The following Euclidean distance formula is used to obtain:

further, the sampling process in step 6 is specifically as follows:

priority p of sample j _j The formula is as follows:

in the formula, u _j The number of times each sample is sampled. From the formula, the priority p of the sample _j Will gradually decrease as the number of times sampled increases, so according to the priority of the sample, the probability P (j) that each sample is sampled is defined as:

wherein, size (D) ₁ or D ₂ ) The cell capacity is the sample experience. From the formula, the algorithm is derived from D according to the sample sampled probability P (j) ₁ And D ₂ The method has the advantages that samples are extracted, the probability that high-value samples are repeatedly sampled is reduced, the probability that low-value samples are collected is improved, and therefore the problems of loss value divergence and neural network overfitting can be effectively solved.

Further, the square error loss function formula and the small batch half-gradient descent method formula in step 9 are specifically as follows:

the mean square error loss function is shown as follows:

wherein, E () is a mean square error function, w' is a target network parameter, w is a prediction network parameter, and Q (S, a, w) is a prediction networkOutput, Q (S ', a ', w ') is the target network output,

is the maximum Q value for the next state,

the target Q value is obtained.

The formula of the small batch half-gradient descent method is shown as follows:

wherein

To gradient Q (S, a, w).

Further, the assignment formula of the network parameter w' of the target network in step 10 is as follows:

w'←τw+(1-τ)w'

tau (tau is less than or equal to 1), the updating amplitude of the target Q value at each time can be effectively controlled through the assignment formula of w', and the stability of the mobile robot in learning is improved.

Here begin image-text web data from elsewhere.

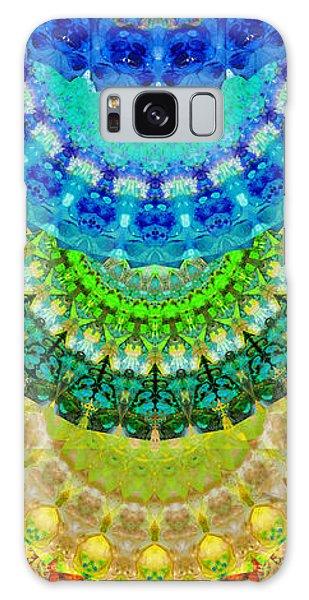 Chakra Mandala Healing Art By Sharon Cummings Galaxy Case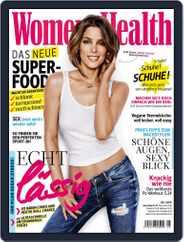 Women's Health Deutschland (Digital) Subscription May 1st, 2015 Issue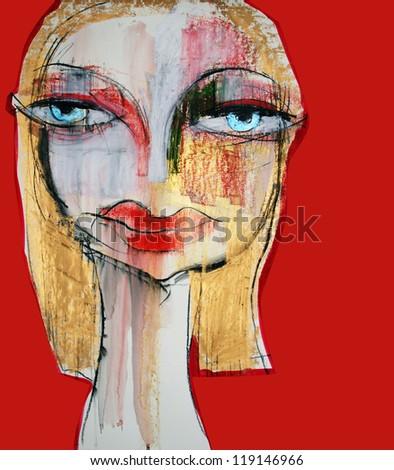 Illustration, Woman, Face Drawing - stock photo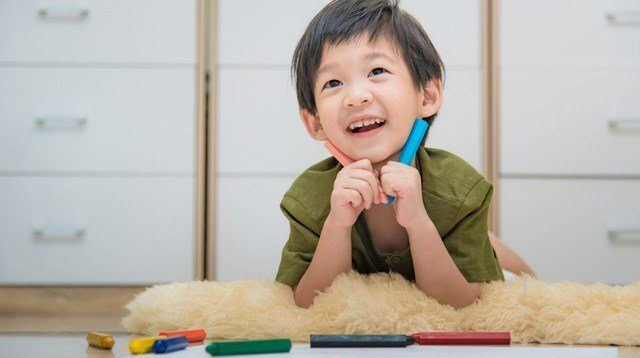 Teaching Your Child to Write: 7 Tips to Make It Fun, Not a Chore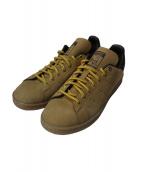 adidas(アディダス)の古着「STAN SMITH WP」|ベージュ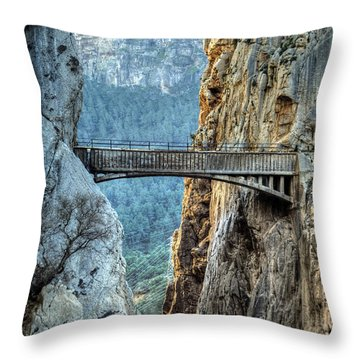 Throw Pillow featuring the photograph Railway Bridge In El Chorro by Julis Simo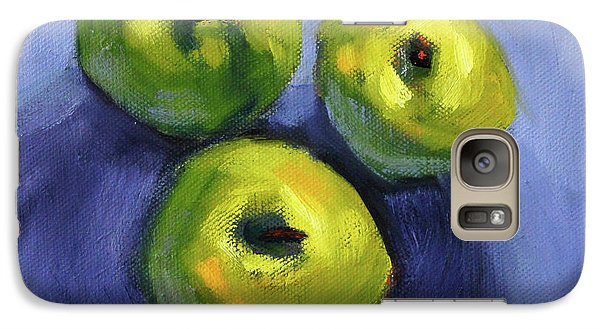 Galaxy S7 Case featuring the painting Kitchen Pears Still Life by Nancy Merkle
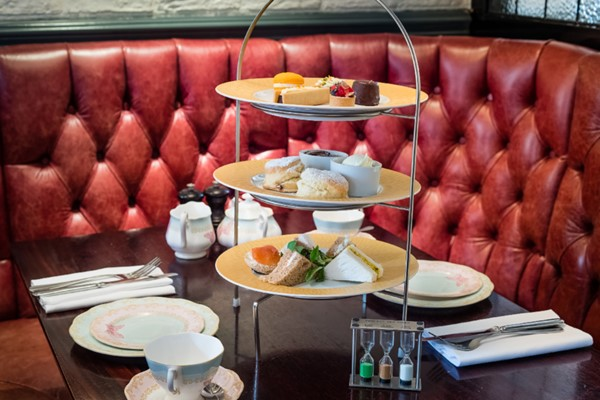 Traditional Afternoon Tea For Two At Penmaenuchaf Hall
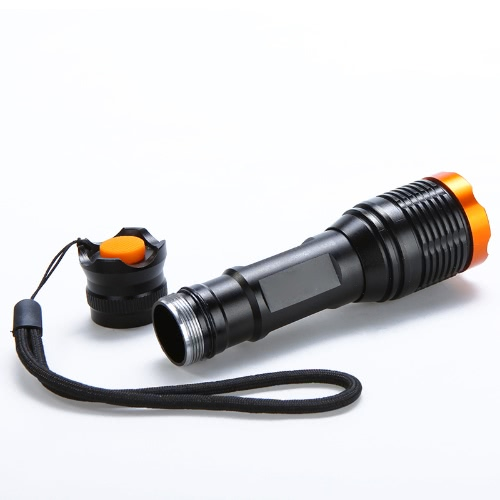 LED Flashlight 5-Mode T6 2000Lm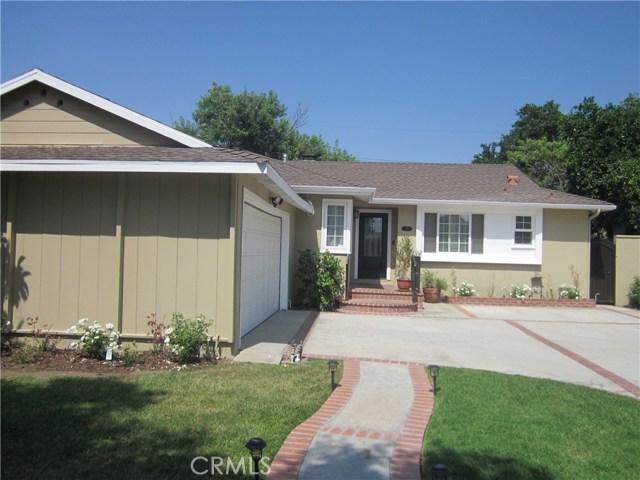 6611 Bobbyboyar Avenue, West Hills, CA 91307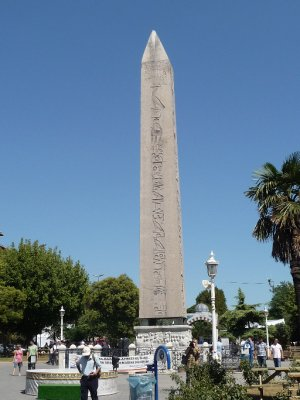 The Egyptian Obelisk - hippodrome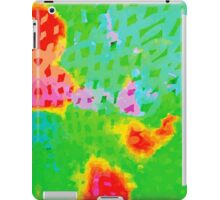 Colorful Abstract Watercolor Painting Background iPad Case/Skin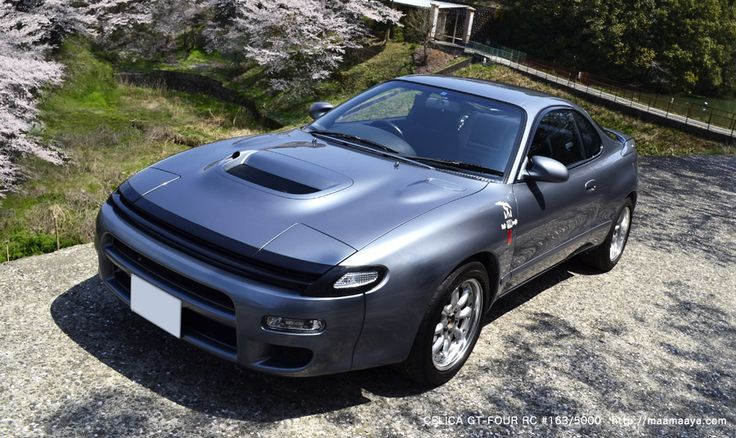 CELICA GT-Four RC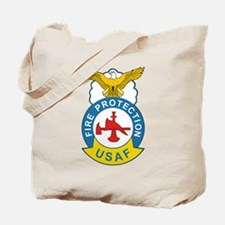 us_fire_fighter.png Tote Bag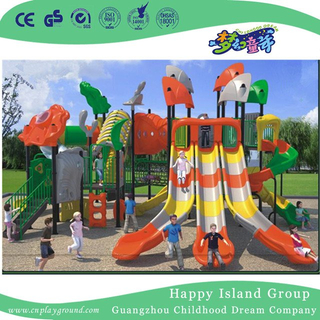 New Design Outdoor Children Combination Slides Playground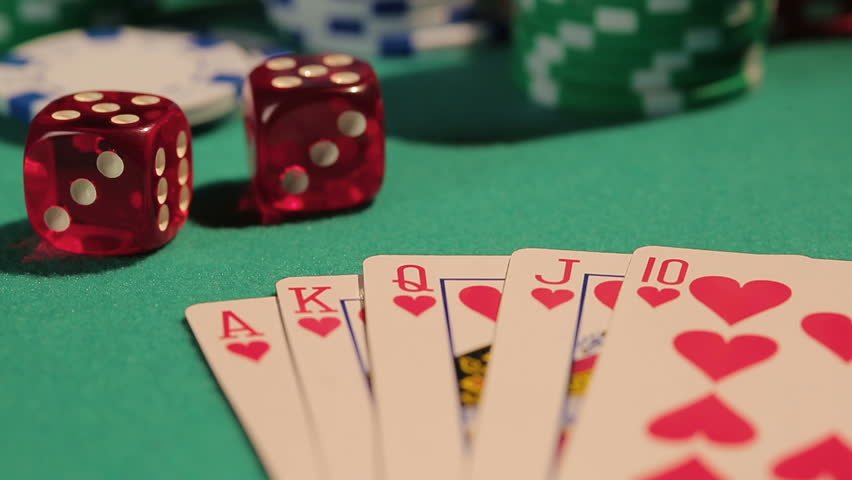 The Advantages Of Online Betting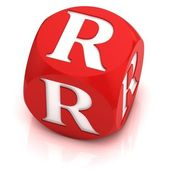 Dice font letter R — Stock Photo
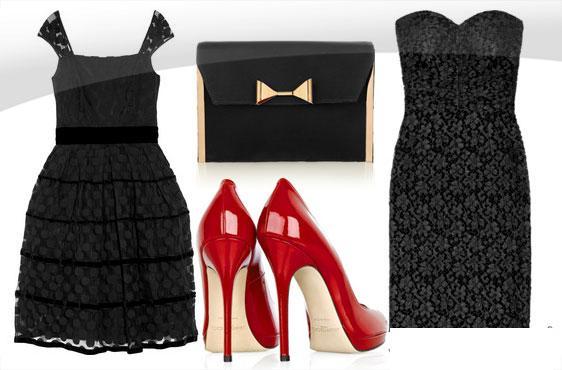 κοντο μαυρο φορεμα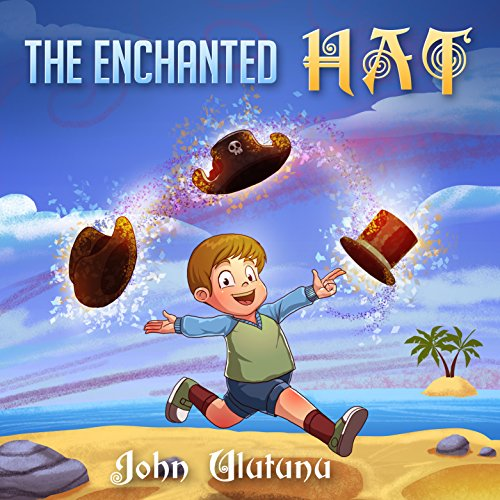 Childrens Books: The Enchanted...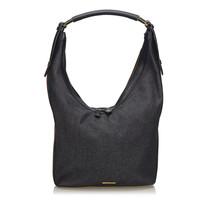 Pre-Loved Gucci Black Denim Fabric Web Shoulder Bag Italy - $387.09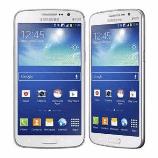 Samsung I9128  Unlock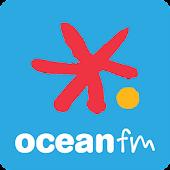 Free Download Ocean FM APK for Samsung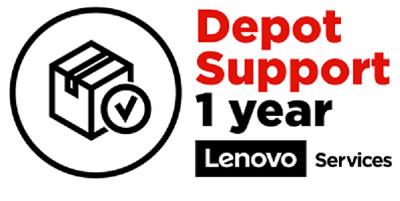 1YR Expedited Depot/CCI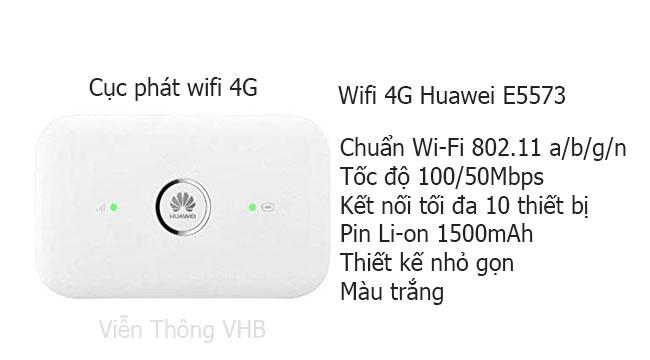 5-cuc-phat-wifi-nao-loai-tot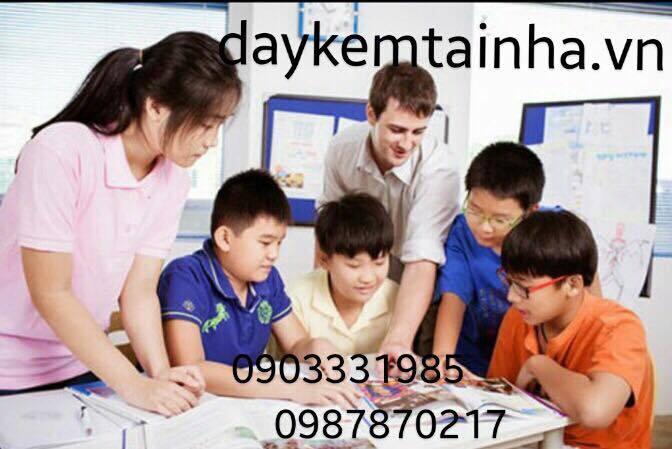 Cần gia sư dạy tiếng Anh tại quận 4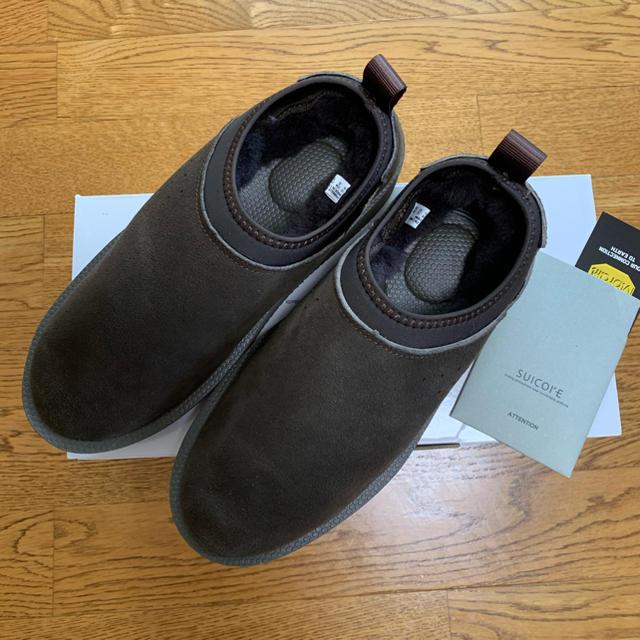 L'Appartement DEUXIEME CLASSE(アパルトモンドゥーズィエムクラス)のL'Appartement  SUICOKE MOUTON SABO レディースの靴/シューズ(スリッポン/モカシン)の商品写真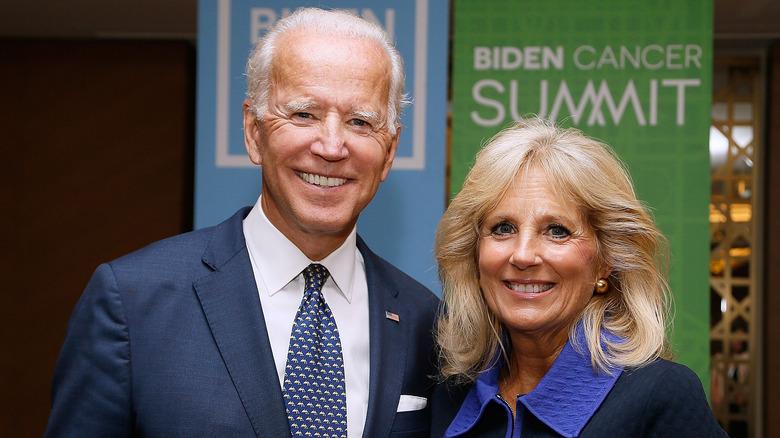 Joe Biden and Jill Biden smiling at the Biden Cancer Summit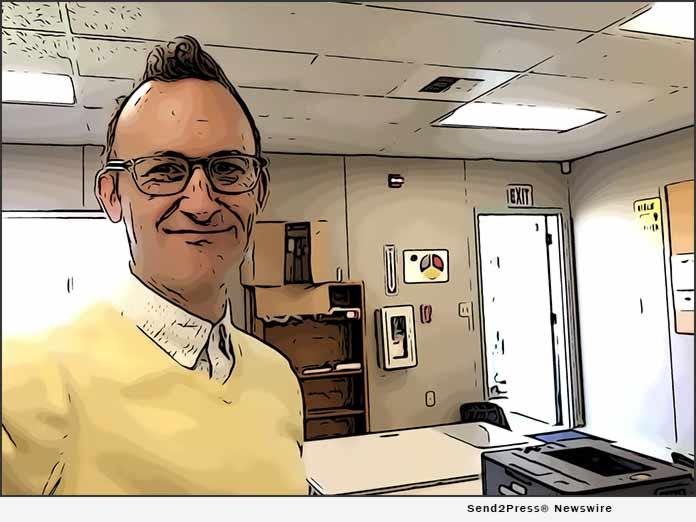 Corey Wade - Berkeley Coding Academy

The invention has the beneficial effects that:

1. in the action guidance strategy of the deep Q network algorithm, the path planning introduces an improved artificial potential field gravitation function and a target guidance action function, thereby effectively reducing the collision times in the algorithm training process and improving the convergence speed of the algorithm;

2. the path planning designs a segmented reward function, which is endowed with a reward value of discount at a nearest neighbor point of a current position and a target point, so that the mobile robot is prompted to explore towards the target point, and the planned path is more optimal;

3. the path planning improves the sampling strategy, and the sampling probability of the samples in the experience pool is reduced along with the increase of the sampling times through the priorities of all the samples stored in the sample experience pool, so that the utilization rate of the samples is improved, and the problems of loss value divergence and neural network overfitting in the algorithm training process are effectively solved.

Drawings

The invention will be further described with reference to the accompanying drawings.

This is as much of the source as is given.